For two long weeks, he looked like the Phantom of the Damn Opera, because he had to wear a full face mask, something he says his plastic surgeon never told him about. Reid hid out for two weeks while his face healed and when it came time to take off the badges, he hated what he saw. He was a swollen mess. After the swelling went down, he says his cheek implants did the opposite of what they were supposed to do and he looked like a malnourished zombie. His family thought he had the sicks. Reid hated the way he looked even more so he stayed inside as much as possible. His plastic surgeon refused to operate on him for six months so he went to a different one:

The next one I found was even less qualified, but I didn’t care; I just wanted out of my situation. I told him my story, and he suggested I get a chin implant. I asked if it would repair my sunken-in face, and he said I would be so happy with my looks it wouldn’t matter to me. The same day he brought me into his back office and operated on me.

Like before, I went into hiding post-surgery. Only a few days passed when I noticed I could move the chin implant under my skin, easily moving it from one side of my face to another. I rushed back to the surgeon, and acknowledging he had made a mistake, he operated on me again.

Reid was only 20 when he got that wonky chin implant. He says that for the next few years, he got his face tucked, rotated, cinched and filled several times by  two doctors. He paid for all of his procedures with his acting money and cash he borrowed from his family, but he says that plastic surgery isn’t as expensive as you’d think it is. He says that many back alley doctors keep prices low so they can get a whole lot of patients.

In 2012, four years after his face was touched with a plastic surgeon’s scalpel for the very first time, he decided that he was done with getting his mug worked on and vowed to never get plastic surgery again.
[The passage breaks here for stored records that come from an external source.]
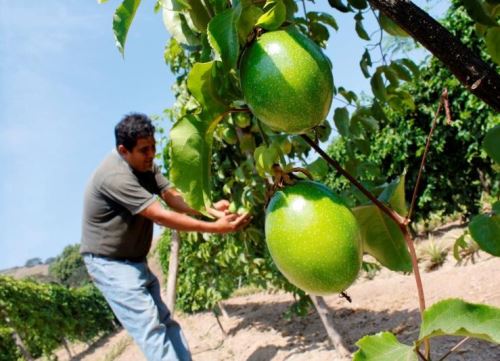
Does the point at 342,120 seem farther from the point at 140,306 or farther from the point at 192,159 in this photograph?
the point at 140,306

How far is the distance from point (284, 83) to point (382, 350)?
427mm

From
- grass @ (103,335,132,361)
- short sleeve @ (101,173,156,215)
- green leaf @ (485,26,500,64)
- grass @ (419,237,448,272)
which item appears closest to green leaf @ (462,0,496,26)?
green leaf @ (485,26,500,64)

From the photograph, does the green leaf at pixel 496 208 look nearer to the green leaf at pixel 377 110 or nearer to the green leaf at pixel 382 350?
the green leaf at pixel 382 350

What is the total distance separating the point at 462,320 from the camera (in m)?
0.63

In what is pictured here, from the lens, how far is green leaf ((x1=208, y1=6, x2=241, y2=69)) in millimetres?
668

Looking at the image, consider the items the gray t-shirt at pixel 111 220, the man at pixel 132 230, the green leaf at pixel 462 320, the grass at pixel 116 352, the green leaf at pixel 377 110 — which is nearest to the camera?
the green leaf at pixel 462 320

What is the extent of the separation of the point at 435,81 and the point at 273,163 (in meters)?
8.75

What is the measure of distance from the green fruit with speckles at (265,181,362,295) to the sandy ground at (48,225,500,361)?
9.49 ft

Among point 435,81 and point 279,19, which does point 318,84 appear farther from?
point 435,81

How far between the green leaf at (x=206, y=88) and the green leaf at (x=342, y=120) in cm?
90

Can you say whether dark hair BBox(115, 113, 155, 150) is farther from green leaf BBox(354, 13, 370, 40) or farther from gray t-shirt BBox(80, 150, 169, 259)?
green leaf BBox(354, 13, 370, 40)

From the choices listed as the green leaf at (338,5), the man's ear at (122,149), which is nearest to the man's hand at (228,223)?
the man's ear at (122,149)

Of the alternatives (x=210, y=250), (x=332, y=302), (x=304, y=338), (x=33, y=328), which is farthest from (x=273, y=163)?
(x=33, y=328)

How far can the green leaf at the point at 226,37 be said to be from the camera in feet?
2.19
Back then, he still hated the way he looked, but eventually he grew to be comfortable with his looks.

He side-eyes all the doctors who worked on him, because he suffered from eating disorders before and none of them asked him about his mental health history or said, “Trick, you need to see a psychiatrist.” He thinks that many of those shady surgeons don’t bring up BDD because it’s bad for business.
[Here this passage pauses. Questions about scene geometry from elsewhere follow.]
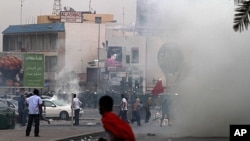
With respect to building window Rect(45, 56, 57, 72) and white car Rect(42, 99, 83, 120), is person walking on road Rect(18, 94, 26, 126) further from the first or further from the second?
building window Rect(45, 56, 57, 72)

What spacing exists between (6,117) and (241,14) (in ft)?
81.8

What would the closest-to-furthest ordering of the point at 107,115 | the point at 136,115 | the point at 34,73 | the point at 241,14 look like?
1. the point at 241,14
2. the point at 107,115
3. the point at 34,73
4. the point at 136,115

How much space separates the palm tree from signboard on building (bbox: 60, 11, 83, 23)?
87.0 metres

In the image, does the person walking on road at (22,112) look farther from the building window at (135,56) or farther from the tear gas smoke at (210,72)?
the building window at (135,56)

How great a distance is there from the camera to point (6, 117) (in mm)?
29062

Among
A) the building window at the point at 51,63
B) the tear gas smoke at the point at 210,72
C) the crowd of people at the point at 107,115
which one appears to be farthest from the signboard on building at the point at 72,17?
the tear gas smoke at the point at 210,72

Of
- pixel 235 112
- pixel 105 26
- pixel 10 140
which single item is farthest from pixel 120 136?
pixel 105 26

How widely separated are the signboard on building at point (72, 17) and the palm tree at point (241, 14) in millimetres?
87033

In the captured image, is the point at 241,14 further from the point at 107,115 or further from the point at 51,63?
the point at 51,63

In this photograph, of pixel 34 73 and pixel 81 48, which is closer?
pixel 34 73

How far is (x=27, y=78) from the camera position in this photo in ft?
105

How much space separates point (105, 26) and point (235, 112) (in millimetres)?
64055

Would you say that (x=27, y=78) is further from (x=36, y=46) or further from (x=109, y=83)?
(x=36, y=46)

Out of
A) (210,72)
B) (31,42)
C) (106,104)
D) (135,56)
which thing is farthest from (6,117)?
(31,42)
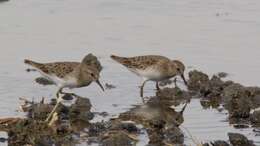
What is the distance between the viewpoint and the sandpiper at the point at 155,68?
16422 mm

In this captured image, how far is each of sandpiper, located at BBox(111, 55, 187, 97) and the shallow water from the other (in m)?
0.28

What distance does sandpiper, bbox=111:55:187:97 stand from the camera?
16422mm

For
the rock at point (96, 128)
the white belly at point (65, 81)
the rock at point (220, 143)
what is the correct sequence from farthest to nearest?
the white belly at point (65, 81) < the rock at point (96, 128) < the rock at point (220, 143)

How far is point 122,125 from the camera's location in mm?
13156

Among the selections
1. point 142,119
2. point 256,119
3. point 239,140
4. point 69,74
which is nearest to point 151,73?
point 69,74

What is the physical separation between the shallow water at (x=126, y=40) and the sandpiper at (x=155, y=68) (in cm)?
28

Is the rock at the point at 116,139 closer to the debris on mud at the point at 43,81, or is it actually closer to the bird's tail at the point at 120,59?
the debris on mud at the point at 43,81

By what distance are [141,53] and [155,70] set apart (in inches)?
96.1

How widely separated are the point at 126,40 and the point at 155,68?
369 cm

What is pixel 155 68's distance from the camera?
16.5 m

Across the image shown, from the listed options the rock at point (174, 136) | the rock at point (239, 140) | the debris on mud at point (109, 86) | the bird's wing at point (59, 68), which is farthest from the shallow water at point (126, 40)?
the rock at point (239, 140)

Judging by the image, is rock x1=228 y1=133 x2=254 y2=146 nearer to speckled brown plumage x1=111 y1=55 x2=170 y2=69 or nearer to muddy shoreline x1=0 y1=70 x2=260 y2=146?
muddy shoreline x1=0 y1=70 x2=260 y2=146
People with body dysmorphic disorder often become addicted to cosmetic surgery. Gambling with your looks, paired with all the pain meds doctors load you up on, make it a highly addictive experience. It’s a problem that is rarely taken seriously because of the public shaming of those who have had work done. The secrecy that surrounds cosmetic surgery keeps the unethical work practiced by many of these doctors from ever coming to light. I think people often choose cosmetic surgery in order to be accepted, but it usually leaves them feeling even more like an outsider. We don’t hear enough stories about cosmetic surgery from this perspective.

He ends his essay by saying that he’s okay with how he looks now and he doesn’t think plastic surgery is the work of the devil.

Plastic surgery is not always a bad thing. It often helps people who actually need it for serious cases, but it’s a horrible hobby, and it will eat away at you until you have lost all self-esteem and joy. I wish I could go back and undo all the surgeries. Now I can see that I was fine to begin with and didn’t need the surgeries after all.

And this is what Reid looked like before all the surgeries:


You can read his entire piece here and it’s even more sad and scary than an episode of Botched. Reid’s piece is insightful, but while reading it, I realized how obsessed I am with eyebrows. I thought about how magnificent his are and if I found out that a doctor recommended that he should get his brows trimmed, I’d report that bitch to the proper authorities!